Given its origin, it’s ironic that the term “liberal” should have become a dirty word in the US. It’s derived from the Latin word liber meaning to be “free”, so you’d think that a nation that was willing to make great sacrifices in the name of freedom must be full of liberals wouldn’t you? Not so apparently, which makes me wonder what all that talk about encouraging democracy and freedom is all about.

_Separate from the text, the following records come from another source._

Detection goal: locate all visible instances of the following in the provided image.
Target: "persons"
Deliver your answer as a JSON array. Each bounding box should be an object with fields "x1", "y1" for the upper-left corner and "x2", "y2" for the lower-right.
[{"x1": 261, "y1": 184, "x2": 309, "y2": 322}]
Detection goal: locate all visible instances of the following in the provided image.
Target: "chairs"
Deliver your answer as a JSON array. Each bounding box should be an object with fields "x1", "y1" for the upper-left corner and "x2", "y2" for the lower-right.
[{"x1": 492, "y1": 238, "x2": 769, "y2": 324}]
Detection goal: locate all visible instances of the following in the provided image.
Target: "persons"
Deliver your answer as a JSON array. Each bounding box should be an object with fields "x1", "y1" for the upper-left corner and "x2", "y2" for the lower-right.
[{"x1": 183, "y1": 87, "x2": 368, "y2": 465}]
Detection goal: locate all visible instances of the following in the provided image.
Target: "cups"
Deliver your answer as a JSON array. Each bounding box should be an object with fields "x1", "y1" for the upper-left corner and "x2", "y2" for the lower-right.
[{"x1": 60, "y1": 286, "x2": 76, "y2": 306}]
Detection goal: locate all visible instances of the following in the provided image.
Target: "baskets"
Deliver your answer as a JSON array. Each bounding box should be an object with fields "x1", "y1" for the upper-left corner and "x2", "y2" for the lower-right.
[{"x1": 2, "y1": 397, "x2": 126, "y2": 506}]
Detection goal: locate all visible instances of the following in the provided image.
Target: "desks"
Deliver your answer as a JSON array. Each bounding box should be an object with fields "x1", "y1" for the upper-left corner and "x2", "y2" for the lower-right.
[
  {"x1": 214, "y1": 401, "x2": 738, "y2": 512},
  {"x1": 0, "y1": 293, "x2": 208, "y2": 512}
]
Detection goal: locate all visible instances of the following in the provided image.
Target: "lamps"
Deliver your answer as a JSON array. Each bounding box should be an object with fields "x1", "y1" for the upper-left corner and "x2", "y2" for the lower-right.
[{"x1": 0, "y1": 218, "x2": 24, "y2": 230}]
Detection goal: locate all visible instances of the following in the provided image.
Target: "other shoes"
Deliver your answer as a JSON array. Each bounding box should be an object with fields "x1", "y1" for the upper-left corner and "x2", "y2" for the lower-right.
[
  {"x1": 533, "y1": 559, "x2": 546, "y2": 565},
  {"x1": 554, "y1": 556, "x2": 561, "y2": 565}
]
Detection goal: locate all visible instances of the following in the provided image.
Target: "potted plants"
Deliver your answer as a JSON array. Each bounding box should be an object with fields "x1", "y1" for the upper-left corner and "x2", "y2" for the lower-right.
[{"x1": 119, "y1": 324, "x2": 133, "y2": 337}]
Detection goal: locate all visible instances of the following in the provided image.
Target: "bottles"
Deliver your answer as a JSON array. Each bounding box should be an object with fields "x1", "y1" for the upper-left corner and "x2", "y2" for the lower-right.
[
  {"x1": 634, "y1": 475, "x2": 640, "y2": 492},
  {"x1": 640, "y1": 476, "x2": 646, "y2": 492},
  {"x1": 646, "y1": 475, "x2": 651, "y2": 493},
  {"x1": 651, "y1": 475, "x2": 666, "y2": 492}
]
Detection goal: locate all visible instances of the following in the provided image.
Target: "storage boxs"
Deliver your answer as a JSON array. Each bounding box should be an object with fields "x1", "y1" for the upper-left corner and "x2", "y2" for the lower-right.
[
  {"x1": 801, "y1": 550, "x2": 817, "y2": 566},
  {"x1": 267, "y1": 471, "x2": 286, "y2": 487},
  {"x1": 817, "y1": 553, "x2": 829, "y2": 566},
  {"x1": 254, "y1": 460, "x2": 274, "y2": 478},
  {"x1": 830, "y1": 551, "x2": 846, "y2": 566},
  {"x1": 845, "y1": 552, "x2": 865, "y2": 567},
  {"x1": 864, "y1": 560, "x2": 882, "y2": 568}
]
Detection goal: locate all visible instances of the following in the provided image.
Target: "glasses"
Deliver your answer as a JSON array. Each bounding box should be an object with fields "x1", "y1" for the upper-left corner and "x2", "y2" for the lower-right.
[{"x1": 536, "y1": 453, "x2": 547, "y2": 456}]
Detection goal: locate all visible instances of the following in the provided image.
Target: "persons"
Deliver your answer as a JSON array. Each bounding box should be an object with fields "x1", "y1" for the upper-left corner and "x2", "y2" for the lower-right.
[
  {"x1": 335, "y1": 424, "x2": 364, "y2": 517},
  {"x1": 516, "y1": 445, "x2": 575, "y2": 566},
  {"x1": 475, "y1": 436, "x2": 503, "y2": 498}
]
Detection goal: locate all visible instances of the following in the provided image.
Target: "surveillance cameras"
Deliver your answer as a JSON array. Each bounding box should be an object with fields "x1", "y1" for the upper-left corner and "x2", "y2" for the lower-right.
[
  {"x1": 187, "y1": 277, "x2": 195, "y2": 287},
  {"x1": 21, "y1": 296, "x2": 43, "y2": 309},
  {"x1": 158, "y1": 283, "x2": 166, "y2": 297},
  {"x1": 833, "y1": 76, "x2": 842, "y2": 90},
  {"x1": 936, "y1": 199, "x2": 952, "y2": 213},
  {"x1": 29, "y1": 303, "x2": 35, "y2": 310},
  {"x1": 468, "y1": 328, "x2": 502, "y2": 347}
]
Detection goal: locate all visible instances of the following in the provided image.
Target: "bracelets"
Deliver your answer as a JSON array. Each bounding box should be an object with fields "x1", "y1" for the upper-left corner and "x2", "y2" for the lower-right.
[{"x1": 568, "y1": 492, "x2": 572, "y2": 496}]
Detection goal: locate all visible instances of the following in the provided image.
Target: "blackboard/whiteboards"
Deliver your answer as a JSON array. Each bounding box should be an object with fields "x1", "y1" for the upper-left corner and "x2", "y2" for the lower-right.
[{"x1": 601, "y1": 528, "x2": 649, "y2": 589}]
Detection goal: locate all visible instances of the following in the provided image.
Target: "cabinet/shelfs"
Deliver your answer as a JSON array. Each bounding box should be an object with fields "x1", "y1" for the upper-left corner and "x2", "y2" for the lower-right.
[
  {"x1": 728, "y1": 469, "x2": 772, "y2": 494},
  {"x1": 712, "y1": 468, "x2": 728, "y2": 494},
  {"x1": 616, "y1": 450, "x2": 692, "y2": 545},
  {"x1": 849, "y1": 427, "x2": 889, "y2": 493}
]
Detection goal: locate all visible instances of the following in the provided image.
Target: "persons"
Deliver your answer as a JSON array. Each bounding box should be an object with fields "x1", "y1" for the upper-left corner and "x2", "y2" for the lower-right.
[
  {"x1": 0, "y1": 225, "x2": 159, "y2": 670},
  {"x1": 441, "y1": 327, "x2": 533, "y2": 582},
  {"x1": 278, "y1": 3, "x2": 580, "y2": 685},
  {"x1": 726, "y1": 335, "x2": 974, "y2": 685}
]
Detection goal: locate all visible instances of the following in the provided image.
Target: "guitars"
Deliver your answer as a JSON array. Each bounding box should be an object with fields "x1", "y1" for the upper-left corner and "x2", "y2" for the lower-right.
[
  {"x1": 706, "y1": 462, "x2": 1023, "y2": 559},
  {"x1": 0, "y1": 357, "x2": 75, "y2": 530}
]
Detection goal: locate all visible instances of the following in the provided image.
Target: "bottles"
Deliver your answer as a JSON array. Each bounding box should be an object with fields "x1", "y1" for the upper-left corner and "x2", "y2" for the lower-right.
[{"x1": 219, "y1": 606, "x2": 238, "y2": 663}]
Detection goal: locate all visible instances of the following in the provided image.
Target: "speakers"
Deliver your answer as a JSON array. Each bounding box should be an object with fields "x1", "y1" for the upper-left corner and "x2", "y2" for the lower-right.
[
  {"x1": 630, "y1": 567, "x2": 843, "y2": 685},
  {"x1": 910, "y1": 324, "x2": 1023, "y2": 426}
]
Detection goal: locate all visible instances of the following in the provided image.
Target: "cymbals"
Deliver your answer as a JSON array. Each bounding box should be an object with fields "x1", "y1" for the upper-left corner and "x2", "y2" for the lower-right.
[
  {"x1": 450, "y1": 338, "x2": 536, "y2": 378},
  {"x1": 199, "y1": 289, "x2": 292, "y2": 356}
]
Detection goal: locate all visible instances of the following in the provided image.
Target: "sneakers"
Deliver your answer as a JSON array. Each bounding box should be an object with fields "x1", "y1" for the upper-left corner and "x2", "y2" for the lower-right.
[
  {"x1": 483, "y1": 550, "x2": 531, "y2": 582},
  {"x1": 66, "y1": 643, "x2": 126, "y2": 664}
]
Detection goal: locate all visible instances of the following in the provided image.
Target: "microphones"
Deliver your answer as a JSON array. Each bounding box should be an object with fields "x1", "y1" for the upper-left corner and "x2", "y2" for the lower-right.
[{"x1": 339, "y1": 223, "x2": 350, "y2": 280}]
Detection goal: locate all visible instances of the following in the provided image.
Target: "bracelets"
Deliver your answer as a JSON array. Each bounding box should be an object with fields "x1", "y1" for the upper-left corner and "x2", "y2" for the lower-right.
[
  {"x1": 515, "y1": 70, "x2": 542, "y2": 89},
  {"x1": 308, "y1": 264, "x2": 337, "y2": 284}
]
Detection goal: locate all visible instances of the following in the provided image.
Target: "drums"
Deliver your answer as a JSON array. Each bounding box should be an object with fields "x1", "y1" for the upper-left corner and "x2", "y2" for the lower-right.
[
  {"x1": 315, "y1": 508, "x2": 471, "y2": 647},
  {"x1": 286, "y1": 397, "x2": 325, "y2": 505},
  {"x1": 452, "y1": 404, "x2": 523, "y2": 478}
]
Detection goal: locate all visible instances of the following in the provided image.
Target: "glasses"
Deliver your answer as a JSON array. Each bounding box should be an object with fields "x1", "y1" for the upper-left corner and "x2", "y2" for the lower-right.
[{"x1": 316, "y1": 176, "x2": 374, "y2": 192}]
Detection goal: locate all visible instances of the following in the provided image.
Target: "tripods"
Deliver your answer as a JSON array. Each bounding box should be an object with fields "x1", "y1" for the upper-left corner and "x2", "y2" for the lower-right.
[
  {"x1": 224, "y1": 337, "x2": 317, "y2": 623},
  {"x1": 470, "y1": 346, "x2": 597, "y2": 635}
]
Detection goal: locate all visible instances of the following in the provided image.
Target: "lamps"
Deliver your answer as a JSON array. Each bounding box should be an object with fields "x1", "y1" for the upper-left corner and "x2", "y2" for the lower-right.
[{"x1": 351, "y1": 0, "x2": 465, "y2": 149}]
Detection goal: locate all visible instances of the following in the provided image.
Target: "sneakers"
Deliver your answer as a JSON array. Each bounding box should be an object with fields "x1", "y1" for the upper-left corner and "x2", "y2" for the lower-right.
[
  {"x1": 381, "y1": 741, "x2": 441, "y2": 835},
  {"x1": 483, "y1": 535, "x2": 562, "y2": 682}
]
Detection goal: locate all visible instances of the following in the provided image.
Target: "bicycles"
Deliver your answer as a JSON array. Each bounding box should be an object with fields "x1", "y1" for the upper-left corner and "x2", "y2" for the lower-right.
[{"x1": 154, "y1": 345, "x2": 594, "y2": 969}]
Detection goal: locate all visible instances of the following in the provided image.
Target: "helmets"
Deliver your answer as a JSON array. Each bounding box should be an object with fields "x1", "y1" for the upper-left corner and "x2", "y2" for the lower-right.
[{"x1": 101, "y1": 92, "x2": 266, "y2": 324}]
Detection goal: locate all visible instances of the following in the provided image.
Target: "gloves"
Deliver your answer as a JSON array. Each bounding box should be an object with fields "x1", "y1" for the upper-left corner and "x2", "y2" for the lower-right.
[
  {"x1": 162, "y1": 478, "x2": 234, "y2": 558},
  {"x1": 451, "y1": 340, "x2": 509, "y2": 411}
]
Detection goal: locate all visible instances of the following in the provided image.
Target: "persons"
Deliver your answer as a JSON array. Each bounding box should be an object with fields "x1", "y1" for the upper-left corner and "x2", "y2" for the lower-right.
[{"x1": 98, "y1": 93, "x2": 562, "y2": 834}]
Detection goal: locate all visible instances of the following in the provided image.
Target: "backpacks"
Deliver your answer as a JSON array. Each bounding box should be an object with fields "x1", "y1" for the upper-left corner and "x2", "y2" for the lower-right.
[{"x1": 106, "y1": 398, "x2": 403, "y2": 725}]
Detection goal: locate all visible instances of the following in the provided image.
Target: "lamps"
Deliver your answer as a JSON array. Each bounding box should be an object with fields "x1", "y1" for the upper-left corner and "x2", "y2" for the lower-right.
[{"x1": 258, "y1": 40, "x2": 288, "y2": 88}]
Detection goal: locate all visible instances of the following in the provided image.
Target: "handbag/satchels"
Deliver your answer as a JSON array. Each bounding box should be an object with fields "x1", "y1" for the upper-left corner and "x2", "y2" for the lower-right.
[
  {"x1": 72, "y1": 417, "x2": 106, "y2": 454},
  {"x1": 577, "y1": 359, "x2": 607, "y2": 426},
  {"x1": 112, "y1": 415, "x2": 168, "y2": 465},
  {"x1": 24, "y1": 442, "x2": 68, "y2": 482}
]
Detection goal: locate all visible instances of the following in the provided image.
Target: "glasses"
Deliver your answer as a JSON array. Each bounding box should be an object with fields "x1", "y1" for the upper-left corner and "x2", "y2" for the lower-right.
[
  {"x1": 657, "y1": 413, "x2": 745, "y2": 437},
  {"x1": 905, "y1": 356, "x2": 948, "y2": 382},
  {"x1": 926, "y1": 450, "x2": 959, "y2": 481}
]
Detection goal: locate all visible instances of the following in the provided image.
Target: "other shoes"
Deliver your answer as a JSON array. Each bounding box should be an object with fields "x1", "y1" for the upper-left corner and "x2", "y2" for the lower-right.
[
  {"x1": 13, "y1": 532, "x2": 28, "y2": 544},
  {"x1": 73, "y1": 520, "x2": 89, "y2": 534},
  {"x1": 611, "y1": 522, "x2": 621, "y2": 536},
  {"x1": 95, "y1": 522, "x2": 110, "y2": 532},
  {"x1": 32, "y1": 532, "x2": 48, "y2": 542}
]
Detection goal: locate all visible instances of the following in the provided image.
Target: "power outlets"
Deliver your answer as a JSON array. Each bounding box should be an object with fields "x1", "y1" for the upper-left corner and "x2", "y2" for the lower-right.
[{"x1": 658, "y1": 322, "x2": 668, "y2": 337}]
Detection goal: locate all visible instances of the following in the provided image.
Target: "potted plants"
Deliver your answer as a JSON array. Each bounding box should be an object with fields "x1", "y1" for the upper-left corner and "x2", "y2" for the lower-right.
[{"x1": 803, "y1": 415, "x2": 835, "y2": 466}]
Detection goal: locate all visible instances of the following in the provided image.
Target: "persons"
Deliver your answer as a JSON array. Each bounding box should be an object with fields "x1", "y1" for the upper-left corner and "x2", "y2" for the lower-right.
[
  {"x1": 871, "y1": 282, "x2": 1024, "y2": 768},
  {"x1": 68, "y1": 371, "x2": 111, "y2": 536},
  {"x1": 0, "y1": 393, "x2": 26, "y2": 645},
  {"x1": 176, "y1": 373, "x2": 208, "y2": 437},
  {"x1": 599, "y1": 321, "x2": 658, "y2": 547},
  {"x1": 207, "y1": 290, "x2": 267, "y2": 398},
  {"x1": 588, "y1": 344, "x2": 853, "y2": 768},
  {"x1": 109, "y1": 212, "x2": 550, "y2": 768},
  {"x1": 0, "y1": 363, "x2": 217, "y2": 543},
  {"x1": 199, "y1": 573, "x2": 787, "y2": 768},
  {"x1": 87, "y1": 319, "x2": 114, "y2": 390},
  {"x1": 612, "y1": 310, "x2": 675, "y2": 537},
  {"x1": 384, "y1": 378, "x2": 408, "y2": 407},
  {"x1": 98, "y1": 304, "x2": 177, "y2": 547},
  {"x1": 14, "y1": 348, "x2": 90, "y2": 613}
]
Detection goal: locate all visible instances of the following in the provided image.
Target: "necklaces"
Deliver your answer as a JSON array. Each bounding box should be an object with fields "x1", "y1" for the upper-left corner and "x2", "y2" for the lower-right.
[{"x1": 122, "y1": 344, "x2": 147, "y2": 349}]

The Online Etymology Dictionary has an entry for “liberal” and it’s quite interesting:
liberal (adj.)
c.1375, from O.Fr. liberal “befitting free men, noble, generous,” from L. liberalis “noble, generous,” lit. “pertaining to a free man,” from liber “free,” from PIE base *leudheros (cf. Gk. eleutheros “free”), probably originally “belonging to the people” (though the precise semantic development is obscure), from *leudho- “people” (cf. O.C.S. ljudu, Lith. liaudis, O.E. leod, Ger. Leute “nation, people”). Earliest reference in Eng. is to the liberal arts (L. artes liberales; see art (n.)), the seven attainments directed to intellectual enlargement, not immediate practical purpose, and thus deemed worthy of a free man (the word in this sense was opposed to servile or mechanical). Sense of “free in bestowing” is from 1387. With a meaning “free from restraint in speech or action” (1490) liberal was used 16c.-17c. as a term of reproach. It revived in a positive sense in the Enlightenment, with a meaning “free from prejudice, tolerant,” which emerged 1776-88. Purely in ref. to political opinion, “tending in favor of freedom and democracy” it dates from c.1801, from Fr. lib
I love these definitions so much that if I get enough energy I might have to steal them and post my entry on them.